I have the urge to writes songs right now, but I don't know what about. Just to write songs. I get like a single line, but i don't know whether to make a chorus out of it or a verse, then i don't know what else to surround it with. I just get one line, or phrase.
I'm really tired, and yet i'm procrastinating the crazy workload that i have ahead of me. What else is new? I don't even know quite how big. I guess i'll find out.
I bragged today, i don't like it when i brag. I reflect later and think, wow i probably sounded like a big douche. Probably. I don't like bragging. It's kinda like my interrupting problem, i know i do it, but i haven't figured out how to stop it before it comes out of my mouth. It's bad, and when i interrupt, i usually am too afraid to say sorry, for some weird reason.
I'm trying to get all my creativity and thought out now, so as to clear the ADD from my brain leaving room for the academic mumbo-jumbo to flow.
I feel like from now until monday at about 3 pm i am going to be absolutely beat!
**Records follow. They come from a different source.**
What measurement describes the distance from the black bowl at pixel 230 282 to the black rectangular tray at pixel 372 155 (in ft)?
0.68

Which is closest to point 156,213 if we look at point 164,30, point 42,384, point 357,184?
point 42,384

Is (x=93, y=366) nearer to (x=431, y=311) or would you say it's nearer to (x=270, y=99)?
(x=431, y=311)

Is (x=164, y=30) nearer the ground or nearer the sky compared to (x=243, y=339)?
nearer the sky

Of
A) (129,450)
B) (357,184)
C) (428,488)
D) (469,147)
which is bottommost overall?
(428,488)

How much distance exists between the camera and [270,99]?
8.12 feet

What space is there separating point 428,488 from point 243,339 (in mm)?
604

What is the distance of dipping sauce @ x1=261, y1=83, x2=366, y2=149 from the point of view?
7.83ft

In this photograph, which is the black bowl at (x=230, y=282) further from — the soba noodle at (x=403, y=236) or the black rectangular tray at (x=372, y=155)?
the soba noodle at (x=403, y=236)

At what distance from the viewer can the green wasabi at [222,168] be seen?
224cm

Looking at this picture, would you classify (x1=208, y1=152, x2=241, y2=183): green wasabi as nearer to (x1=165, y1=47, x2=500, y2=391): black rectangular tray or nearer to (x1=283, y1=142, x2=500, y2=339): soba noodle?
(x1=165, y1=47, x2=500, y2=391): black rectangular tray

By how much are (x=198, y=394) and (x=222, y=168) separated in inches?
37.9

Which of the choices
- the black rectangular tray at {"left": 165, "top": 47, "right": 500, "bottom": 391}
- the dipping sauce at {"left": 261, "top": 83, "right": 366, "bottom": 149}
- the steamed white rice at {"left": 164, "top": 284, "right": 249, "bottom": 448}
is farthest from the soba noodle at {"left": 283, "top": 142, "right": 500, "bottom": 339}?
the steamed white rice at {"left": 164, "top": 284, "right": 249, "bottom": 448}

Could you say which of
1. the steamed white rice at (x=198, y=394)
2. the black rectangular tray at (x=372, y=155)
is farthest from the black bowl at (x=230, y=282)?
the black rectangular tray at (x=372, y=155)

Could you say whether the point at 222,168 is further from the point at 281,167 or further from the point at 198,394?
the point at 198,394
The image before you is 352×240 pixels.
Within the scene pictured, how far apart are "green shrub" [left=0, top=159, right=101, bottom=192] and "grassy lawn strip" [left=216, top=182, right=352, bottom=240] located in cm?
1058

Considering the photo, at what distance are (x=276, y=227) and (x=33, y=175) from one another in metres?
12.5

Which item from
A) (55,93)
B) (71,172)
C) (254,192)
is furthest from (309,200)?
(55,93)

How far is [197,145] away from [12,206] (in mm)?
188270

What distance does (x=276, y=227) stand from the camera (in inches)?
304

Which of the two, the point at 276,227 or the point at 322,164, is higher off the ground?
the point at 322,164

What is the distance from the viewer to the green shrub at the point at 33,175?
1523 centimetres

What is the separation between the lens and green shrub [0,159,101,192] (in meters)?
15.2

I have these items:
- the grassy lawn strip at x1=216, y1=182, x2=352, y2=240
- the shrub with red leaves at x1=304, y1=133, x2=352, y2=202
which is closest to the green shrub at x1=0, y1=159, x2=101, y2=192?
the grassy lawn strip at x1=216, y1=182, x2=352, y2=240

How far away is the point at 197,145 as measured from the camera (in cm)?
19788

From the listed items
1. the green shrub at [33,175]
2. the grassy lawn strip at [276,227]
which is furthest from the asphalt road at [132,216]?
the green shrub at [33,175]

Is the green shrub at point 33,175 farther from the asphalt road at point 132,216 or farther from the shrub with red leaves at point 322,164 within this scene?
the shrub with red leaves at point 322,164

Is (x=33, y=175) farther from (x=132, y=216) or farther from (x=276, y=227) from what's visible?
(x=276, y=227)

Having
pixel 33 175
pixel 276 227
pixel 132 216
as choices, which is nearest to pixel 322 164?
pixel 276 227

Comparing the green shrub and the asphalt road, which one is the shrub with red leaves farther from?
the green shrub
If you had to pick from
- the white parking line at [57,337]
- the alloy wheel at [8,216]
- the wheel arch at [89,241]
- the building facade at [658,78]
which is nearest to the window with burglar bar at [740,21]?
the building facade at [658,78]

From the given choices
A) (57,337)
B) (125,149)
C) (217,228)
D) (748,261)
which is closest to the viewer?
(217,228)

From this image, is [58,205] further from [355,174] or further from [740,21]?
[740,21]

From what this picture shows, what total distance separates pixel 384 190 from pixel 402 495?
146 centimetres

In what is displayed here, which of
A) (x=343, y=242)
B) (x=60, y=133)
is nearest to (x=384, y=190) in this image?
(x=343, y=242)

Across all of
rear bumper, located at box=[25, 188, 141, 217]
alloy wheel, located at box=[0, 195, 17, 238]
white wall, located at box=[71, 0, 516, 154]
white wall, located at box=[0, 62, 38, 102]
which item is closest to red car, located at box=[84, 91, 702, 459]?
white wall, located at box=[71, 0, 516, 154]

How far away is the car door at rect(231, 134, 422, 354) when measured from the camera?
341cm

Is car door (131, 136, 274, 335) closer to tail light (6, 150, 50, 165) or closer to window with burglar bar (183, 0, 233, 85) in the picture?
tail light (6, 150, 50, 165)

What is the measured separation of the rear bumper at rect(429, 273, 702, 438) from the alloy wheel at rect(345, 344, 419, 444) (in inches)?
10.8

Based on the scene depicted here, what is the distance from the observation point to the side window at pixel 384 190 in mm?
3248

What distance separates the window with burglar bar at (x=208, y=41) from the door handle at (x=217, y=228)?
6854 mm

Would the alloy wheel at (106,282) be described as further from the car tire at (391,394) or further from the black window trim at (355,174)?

I do get SOME recreation this weekend, but even that feels like it will be squished.
See, i have my lease favorite thing about French class on monday. And i can't seem to get out of my head (hence, i'm trying to by writing this) about it. So i'm already fearing it, when it's 3 days away. I just forgot everything. It all fled my brain in a giant hurry after this past spring semester. POOF! Gone. I usually tend to overract about these though, which is me not being able to get out of my head.
I should quit now. Writing that is. I'm scared...here goes!